Metadata-Version: 2.4
Name: flink-cdc-gateway
Version: 1.0.3
Summary: Change Data Capture Gateway for Apache Flink
Home-page: https://github.com/mosiko1234/flink-cdc-gateway
Author: Moshe Eliya
Author-email: Moshe Eliya <mosiko1234@gmail.com>
License: Apache-2.0
Project-URL: Homepage, https://github.com/mosiko1234/flink-cdc-gateway
Project-URL: Bug Tracker, https://github.com/mosiko1234/flink-cdc-gateway/issues
Classifier: Development Status :: 4 - Beta
Classifier: Intended Audience :: Developers
Classifier: Intended Audience :: Information Technology
Classifier: Operating System :: OS Independent
Classifier: Programming Language :: Python :: 3
Classifier: Programming Language :: Python :: 3.8
Classifier: Programming Language :: Python :: 3.9
Classifier: Programming Language :: Python :: 3.10
Classifier: Topic :: Database
Classifier: Topic :: Software Development :: Libraries :: Python Modules
Requires-Python: >=3.8
Description-Content-Type: text/markdown
Dynamic: author
Dynamic: home-page
Dynamic: requires-python

# Flink CDC Gateway

![Apache Flink](https://img.shields.io/badge/powered%20by-Apache%20Flink-blue)

TASK 1: Copy the rows from the very first one up to and including the line that contains "[253,278,280,297]".
The Flink CDC Gateway package metadata has no connection to the rows that come after it.

SUPPLIED RECORDS:

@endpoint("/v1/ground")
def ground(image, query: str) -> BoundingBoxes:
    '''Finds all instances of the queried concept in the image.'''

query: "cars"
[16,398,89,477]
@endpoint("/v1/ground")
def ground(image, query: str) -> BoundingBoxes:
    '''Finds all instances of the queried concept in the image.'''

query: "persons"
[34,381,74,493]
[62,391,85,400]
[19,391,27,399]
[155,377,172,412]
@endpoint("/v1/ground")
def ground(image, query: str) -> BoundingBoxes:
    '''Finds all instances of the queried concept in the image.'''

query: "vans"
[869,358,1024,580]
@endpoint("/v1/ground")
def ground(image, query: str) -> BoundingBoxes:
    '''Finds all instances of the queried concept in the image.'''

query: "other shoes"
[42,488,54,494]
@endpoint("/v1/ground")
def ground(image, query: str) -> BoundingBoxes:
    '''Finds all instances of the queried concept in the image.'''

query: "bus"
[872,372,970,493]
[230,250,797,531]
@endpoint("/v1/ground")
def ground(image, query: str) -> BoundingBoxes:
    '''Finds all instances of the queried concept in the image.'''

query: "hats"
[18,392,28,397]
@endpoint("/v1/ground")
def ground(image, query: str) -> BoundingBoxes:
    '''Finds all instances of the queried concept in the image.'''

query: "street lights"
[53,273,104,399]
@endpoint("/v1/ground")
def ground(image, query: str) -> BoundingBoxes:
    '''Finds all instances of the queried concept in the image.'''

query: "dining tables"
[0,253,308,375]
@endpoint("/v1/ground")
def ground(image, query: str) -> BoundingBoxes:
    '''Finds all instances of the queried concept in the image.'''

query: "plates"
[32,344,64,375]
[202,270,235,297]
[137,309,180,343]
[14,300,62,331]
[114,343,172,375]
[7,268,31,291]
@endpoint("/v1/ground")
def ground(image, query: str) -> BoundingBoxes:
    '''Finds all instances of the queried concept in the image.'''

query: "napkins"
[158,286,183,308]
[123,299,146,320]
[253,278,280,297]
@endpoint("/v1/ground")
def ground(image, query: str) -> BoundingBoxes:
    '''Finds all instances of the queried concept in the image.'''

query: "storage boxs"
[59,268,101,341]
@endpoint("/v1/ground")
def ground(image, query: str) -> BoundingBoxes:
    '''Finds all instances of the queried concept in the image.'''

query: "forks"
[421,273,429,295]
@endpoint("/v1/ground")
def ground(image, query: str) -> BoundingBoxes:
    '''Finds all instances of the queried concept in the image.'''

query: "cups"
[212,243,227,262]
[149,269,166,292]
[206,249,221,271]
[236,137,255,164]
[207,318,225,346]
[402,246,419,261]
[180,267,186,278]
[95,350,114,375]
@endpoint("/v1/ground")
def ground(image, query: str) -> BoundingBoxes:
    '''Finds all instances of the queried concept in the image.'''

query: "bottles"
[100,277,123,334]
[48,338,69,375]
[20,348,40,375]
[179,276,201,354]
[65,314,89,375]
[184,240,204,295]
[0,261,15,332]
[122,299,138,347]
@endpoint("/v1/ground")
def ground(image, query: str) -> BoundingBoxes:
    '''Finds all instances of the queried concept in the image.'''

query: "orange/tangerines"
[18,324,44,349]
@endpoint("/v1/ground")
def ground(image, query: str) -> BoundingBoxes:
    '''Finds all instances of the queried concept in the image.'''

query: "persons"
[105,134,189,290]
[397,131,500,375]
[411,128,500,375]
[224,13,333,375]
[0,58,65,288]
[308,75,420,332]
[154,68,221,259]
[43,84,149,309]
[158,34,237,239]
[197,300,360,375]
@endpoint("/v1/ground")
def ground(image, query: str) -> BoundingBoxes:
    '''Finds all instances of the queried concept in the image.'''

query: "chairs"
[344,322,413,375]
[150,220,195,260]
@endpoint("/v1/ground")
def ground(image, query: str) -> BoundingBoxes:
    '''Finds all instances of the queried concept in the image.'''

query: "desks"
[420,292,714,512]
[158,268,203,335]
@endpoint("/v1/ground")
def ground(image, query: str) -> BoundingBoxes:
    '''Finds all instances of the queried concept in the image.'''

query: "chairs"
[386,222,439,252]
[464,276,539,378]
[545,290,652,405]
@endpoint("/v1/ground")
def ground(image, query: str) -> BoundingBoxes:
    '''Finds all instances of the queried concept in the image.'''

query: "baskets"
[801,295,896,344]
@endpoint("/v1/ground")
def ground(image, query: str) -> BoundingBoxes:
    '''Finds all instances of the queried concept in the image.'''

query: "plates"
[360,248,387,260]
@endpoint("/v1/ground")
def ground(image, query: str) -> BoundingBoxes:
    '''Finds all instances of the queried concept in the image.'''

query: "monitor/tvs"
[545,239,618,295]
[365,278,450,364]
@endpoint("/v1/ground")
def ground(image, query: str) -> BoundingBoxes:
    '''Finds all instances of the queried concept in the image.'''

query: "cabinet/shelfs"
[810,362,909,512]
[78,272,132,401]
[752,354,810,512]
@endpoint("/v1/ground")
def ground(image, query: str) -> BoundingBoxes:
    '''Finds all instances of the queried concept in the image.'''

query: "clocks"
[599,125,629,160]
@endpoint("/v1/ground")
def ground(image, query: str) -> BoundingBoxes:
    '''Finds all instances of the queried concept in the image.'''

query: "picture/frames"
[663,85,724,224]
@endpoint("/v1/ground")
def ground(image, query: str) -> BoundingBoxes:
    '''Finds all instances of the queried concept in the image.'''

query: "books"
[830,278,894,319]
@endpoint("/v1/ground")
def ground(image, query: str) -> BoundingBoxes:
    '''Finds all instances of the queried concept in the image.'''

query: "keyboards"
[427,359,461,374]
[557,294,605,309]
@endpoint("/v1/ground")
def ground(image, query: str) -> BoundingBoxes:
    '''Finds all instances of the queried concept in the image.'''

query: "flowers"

TASK 2: Write the next part of the Flink CDC Gateway package metadata, picking up after its last line.

TASK OUTPUT 1:
@endpoint("/v1/ground")
def ground(image, query: str) -> BoundingBoxes:
    '''Finds all instances of the queried concept in the image.'''

query: "cars"
[16,398,89,477]
@endpoint("/v1/ground")
def ground(image, query: str) -> BoundingBoxes:
    '''Finds all instances of the queried concept in the image.'''

query: "persons"
[34,381,74,493]
[62,391,85,400]
[19,391,27,399]
[155,377,172,412]
@endpoint("/v1/ground")
def ground(image, query: str) -> BoundingBoxes:
    '''Finds all instances of the queried concept in the image.'''

query: "vans"
[869,358,1024,580]
@endpoint("/v1/ground")
def ground(image, query: str) -> BoundingBoxes:
    '''Finds all instances of the queried concept in the image.'''

query: "other shoes"
[42,488,54,494]
@endpoint("/v1/ground")
def ground(image, query: str) -> BoundingBoxes:
    '''Finds all instances of the queried concept in the image.'''

query: "bus"
[872,372,970,493]
[230,250,797,531]
@endpoint("/v1/ground")
def ground(image, query: str) -> BoundingBoxes:
    '''Finds all instances of the queried concept in the image.'''

query: "hats"
[18,392,28,397]
@endpoint("/v1/ground")
def ground(image, query: str) -> BoundingBoxes:
    '''Finds all instances of the queried concept in the image.'''

query: "street lights"
[53,273,104,399]
@endpoint("/v1/ground")
def ground(image, query: str) -> BoundingBoxes:
    '''Finds all instances of the queried concept in the image.'''

query: "dining tables"
[0,253,308,375]
@endpoint("/v1/ground")
def ground(image, query: str) -> BoundingBoxes:
    '''Finds all instances of the queried concept in the image.'''

query: "plates"
[32,344,64,375]
[202,270,235,297]
[137,309,180,343]
[14,300,62,331]
[114,343,172,375]
[7,268,31,291]
@endpoint("/v1/ground")
def ground(image, query: str) -> BoundingBoxes:
    '''Finds all instances of the queried concept in the image.'''

query: "napkins"
[158,286,183,308]
[123,299,146,320]
[253,278,280,297]

TASK OUTPUT 2:
![Python](https://img.shields.io/badge/python-3.8%2B-blue)
![Version](https://img.shields.io/pypi/v/flink-cdc-gateway)
![License](https://img.shields.io/github/license/yourusername/flink-cdc-gateway)

A Change Data Capture (CDC) Gateway for Apache Flink, designed for air-gapped OpenShift environments.

## Overview

Flink CDC Gateway provides a REST API to manage CDC pipelines from SQL Server to Kafka using Apache Flink CDC connectors. It's designed specifically for air-gapped OpenShift environments and integrates with Apache Flink's SQL API.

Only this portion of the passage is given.